In the trailing month to August 22, 2024, low volatility strategies have outperformed the broader US stock market. This performance is estimated using the S&P Low Volatility ETF (SPLV) as it is derived from the S&P 500 with no sector constraints and is representative of “pure play” US low volatility exposure. In the trailing month to August 22, 2024, SPLV rose 4.1%, outperforming the market value weighted SPDR S&P 500 ( SPY ) which had a total return of 0.3% in that period. The Invesco S&P 500 Pure Growth ETF ( RPG ) and the Invesco S&P 500 Pure Value ETF ( RPV ) returned -0.1% and -1%, respectively, over that time frame.
Low-volatility ETFs have outperformed even the US small-cap space. The SPDR SSGA US Low Volatility Index ( SMLV ) rose 15.3% in the trailing 3 months compared to the Russell 2000 ETF ( IWM ), which rose 8.8% over the same period.
This recent good performance in low volatility marks a reversal of factor performance trends. Since the market opened in October 2022, the performance of the US stock market has been driven by a small number of mega-cap stocks. As a result, pure play factor ETFs that do not use market cap weighting have significantly underperformed the SPY. As seen in Table 1, SPLV, RPG, and RPB have significantly underperformed the SPY over the 10-year, past 5-year, and from the October 2022 market through August 22, 2024. Prior to this last month, these ETFs struggled to beat the wider market as they are relatively underweight mega cap and technology.
Strength in defensive sectors driving high low volatility performance
SPLV holds the 100 stocks in the S&P 500 that have the lowest trailing 12-month volatility at the time of quarterly rebalancing. Consequently, defensive sectors such as utilities and consumer staples tend to be heavily weighted in the fund. The financial sector, although not traditionally seen as a hedge, also tends to have a large weight and is currently the largest sector in the SPLV. The relative weights of these defense sectors can change quite significantly over time, e.g. at the end of 2017, healthcare was only 6% of SPLV's exposure, but at the end of 2020 it was 25%.
Sectors that are overweight relative to the S&P 500 have also been the best performers over the past three months. Financials, utilities and consumer staples are the most overweight sectors in the SPLV, and all three have outperformed technology over the next one and three months.

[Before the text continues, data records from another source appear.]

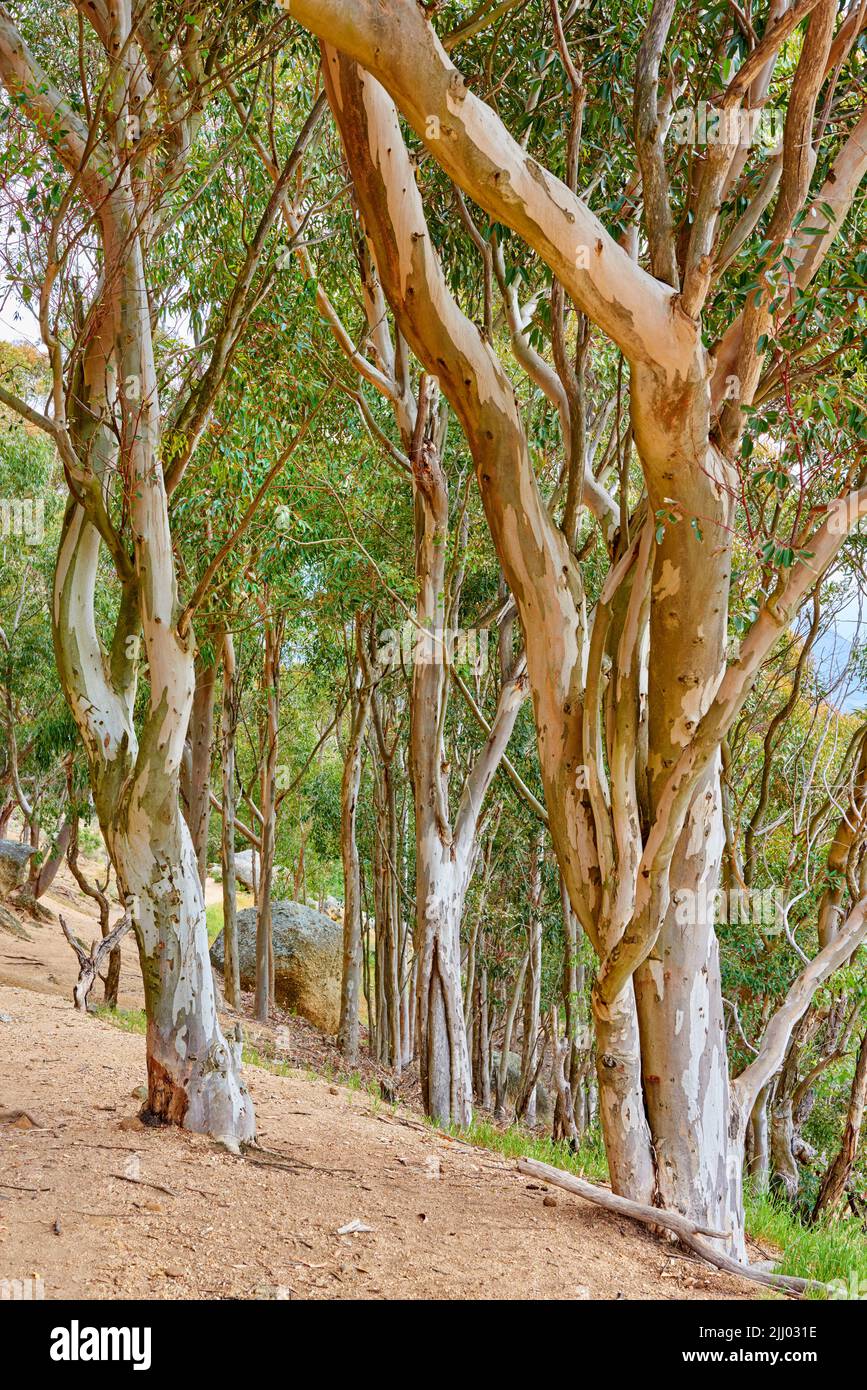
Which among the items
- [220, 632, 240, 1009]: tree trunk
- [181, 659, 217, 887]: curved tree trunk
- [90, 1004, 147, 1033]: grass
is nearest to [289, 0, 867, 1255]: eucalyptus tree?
[90, 1004, 147, 1033]: grass

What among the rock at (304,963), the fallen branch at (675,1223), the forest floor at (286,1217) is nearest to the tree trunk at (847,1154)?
the forest floor at (286,1217)

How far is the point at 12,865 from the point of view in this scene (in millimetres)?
16922

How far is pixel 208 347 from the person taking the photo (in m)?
7.29

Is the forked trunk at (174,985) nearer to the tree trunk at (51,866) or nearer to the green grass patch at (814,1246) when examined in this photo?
the green grass patch at (814,1246)

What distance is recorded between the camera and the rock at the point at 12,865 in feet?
54.6

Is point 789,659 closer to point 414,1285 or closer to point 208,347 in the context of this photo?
point 208,347

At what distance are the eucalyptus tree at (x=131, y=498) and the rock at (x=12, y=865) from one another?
12488 millimetres

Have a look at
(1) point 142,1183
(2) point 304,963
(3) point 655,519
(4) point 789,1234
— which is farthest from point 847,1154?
(2) point 304,963

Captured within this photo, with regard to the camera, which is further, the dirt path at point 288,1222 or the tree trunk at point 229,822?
the tree trunk at point 229,822

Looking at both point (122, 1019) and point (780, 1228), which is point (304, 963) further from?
point (780, 1228)

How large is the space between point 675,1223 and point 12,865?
1492 centimetres

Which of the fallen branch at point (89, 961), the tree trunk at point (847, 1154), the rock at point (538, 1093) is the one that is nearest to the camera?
the tree trunk at point (847, 1154)

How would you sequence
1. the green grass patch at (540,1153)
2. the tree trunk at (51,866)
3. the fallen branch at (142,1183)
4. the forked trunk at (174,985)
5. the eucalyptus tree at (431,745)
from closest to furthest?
the fallen branch at (142,1183) < the forked trunk at (174,985) < the green grass patch at (540,1153) < the eucalyptus tree at (431,745) < the tree trunk at (51,866)

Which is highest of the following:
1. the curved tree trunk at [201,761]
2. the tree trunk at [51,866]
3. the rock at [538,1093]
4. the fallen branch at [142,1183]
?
the curved tree trunk at [201,761]
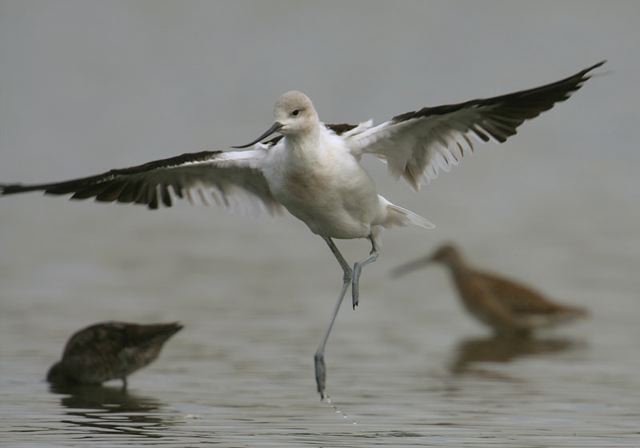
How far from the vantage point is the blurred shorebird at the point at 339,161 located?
28.9 ft

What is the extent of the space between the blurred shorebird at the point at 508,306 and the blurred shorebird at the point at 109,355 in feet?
11.5

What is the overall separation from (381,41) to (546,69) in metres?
3.23

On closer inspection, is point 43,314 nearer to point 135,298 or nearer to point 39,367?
point 135,298

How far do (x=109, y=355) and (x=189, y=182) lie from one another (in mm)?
1451

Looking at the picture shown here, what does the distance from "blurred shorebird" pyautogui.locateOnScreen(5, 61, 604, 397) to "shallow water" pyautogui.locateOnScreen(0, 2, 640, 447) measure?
1.16 metres

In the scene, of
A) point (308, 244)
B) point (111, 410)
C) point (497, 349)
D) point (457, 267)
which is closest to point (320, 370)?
point (111, 410)

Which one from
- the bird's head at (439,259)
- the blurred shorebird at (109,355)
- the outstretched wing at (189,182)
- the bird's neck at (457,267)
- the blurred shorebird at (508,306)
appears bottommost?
the blurred shorebird at (109,355)

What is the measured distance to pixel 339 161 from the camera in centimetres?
916

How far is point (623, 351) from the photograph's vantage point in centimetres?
1217

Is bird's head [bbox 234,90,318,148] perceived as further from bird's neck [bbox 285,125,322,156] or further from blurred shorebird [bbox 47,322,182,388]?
blurred shorebird [bbox 47,322,182,388]

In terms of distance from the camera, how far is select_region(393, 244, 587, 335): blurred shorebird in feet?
43.4

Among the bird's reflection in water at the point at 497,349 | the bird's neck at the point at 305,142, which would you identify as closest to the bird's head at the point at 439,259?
the bird's reflection in water at the point at 497,349

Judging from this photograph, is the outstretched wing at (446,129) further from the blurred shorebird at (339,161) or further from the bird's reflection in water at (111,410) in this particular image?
the bird's reflection in water at (111,410)

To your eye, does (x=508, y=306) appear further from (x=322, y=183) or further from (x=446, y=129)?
(x=322, y=183)
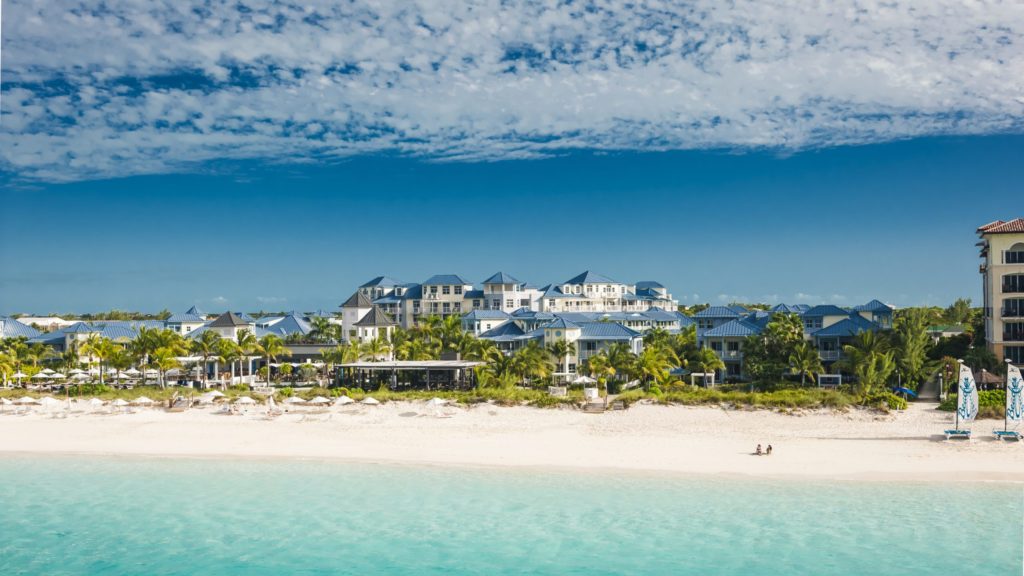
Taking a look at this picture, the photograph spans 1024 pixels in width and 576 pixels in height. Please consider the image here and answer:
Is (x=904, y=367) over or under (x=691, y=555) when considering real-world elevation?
over

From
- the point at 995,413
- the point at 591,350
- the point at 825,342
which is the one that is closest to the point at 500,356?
the point at 591,350

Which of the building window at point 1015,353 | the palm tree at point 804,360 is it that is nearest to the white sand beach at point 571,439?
the palm tree at point 804,360

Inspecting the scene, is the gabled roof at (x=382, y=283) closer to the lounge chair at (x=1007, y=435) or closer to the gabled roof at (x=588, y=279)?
the gabled roof at (x=588, y=279)

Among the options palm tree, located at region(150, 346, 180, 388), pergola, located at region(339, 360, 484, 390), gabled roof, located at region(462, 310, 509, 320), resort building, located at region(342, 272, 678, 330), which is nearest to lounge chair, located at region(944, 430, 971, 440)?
pergola, located at region(339, 360, 484, 390)

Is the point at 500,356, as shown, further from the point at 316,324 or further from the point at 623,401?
the point at 316,324

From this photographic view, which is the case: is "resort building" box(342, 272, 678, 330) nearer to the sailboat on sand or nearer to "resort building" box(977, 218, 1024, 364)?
"resort building" box(977, 218, 1024, 364)
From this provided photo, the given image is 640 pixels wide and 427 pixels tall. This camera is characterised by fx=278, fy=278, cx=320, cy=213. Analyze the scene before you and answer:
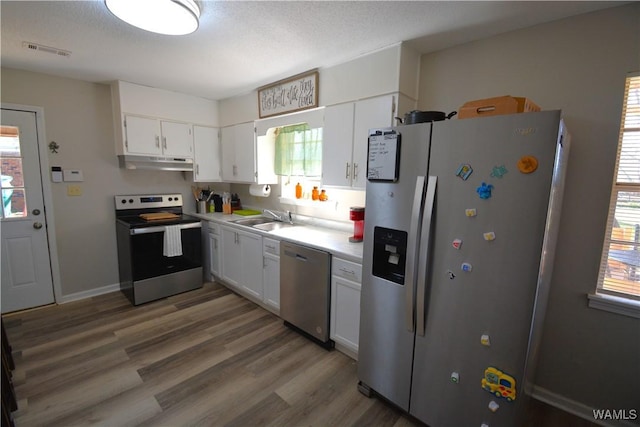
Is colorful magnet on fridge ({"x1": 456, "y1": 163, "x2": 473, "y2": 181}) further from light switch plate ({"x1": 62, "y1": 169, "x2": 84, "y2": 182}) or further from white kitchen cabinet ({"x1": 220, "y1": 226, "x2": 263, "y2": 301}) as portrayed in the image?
light switch plate ({"x1": 62, "y1": 169, "x2": 84, "y2": 182})

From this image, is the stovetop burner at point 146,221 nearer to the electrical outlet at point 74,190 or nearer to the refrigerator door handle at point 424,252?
the electrical outlet at point 74,190

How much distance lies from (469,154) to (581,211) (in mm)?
1011

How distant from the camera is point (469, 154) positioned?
1347 mm

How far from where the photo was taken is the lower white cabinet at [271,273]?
2729 millimetres

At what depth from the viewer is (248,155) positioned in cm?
351

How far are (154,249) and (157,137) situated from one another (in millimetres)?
1331

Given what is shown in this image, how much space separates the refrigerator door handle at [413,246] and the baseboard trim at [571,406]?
3.85 ft

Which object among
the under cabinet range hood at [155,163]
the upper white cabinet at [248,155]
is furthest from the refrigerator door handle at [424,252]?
the under cabinet range hood at [155,163]

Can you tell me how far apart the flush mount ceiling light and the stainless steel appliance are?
6.89 ft

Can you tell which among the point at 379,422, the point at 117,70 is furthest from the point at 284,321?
the point at 117,70

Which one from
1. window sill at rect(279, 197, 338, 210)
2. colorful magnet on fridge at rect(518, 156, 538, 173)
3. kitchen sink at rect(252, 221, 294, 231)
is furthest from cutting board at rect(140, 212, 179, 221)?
colorful magnet on fridge at rect(518, 156, 538, 173)

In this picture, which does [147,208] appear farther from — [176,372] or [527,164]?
[527,164]

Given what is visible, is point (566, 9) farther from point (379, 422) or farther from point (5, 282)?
point (5, 282)

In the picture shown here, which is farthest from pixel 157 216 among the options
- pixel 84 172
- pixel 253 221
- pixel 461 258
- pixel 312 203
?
pixel 461 258
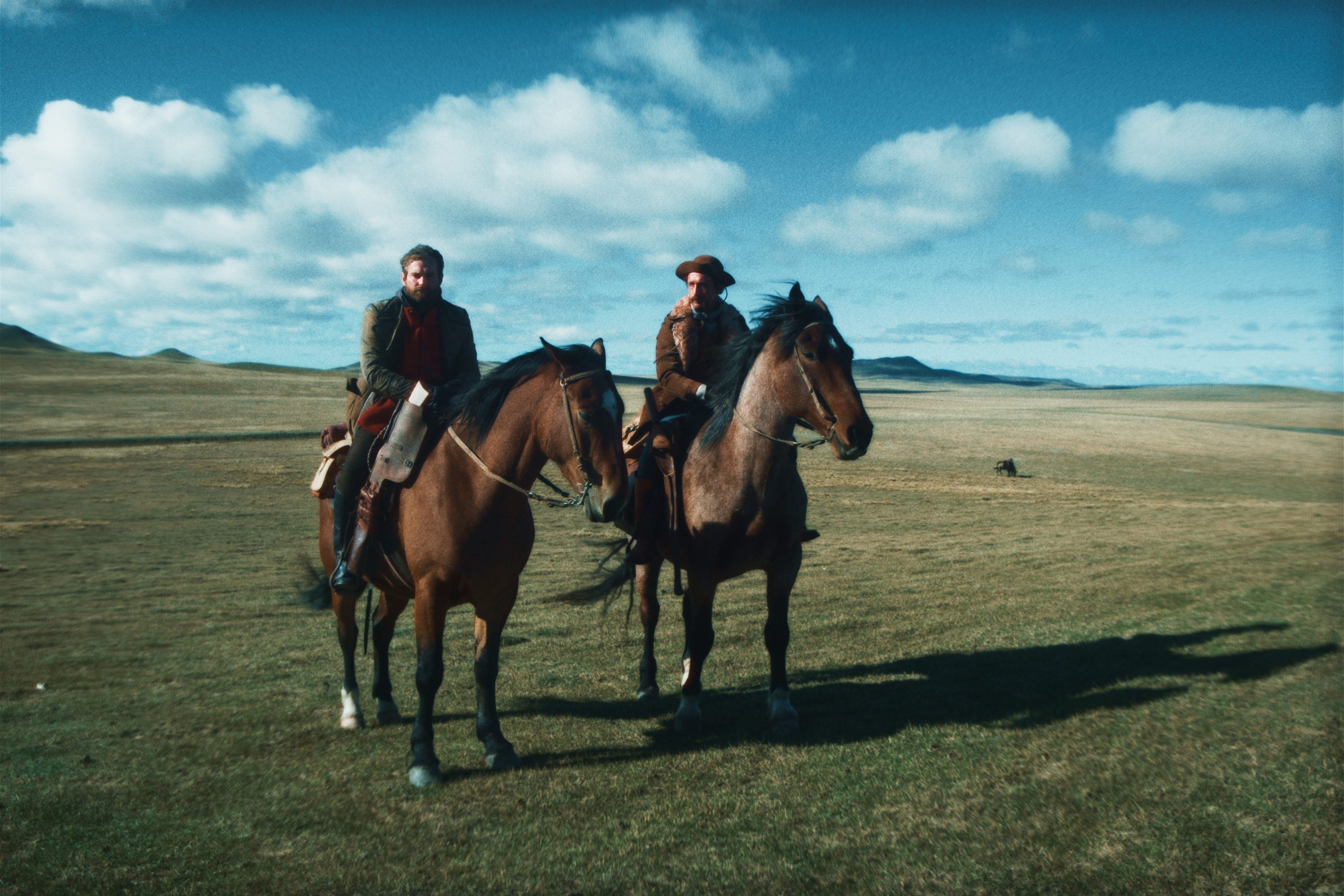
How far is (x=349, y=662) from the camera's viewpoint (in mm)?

Looking ahead: VIX rise vs. potential rate cuts
There are two counterbalancing factors that are likely to determine whether the low volatility performance can be sustained. In general, a rising CBOE Volatility Index (VIX), which measures implied volatility based on S&P 500 index options, tends to favor the low volatility strategy's outperformance. There is a positive 0.4 correlation between the daily outperformance of the SPLV (relative to the SPY) and the daily returns of the VIX. In contrast, there is no relationship between daily VIX returns and pure growth (RPG) and pure value (RPV) outperformance.
At the close on August 23, the VIX index was at 15.86, below its 10-year average of 16.16. However, it has risen to second this year after a very good first half. On August 5th2024, the index jumped sharply to a close of 38.5, likely due to a softening yen trade driven by a rate hike by the Bank of Japan. The index has since normalized, but could be higher given the uncertainty surrounding the US election and the recent escalation of conflict in both Ukraine and Israel.
A downside to the low volatility strategy's outperformance is the possibility of a rate cut by the US Federal Reserve in September. CFRA chief investment strategist Sam Stovall predicts the Fed will cut rates by 0.25% in September and then follow a measured 'slow to lower' approach. In theory, lower rates should benefit growth-oriented sectors, such as technology and communications services, rather than the defensive sectors that are dominant in the SPLV. These counterbalancing factors of rising volatility and lower rates will determine the likely performance of low-volatility ETFs over the coming months.
Aniket Ullal is VP, ETF Data and Analytics for CFRA, one of the world's largest providers of independent investment research.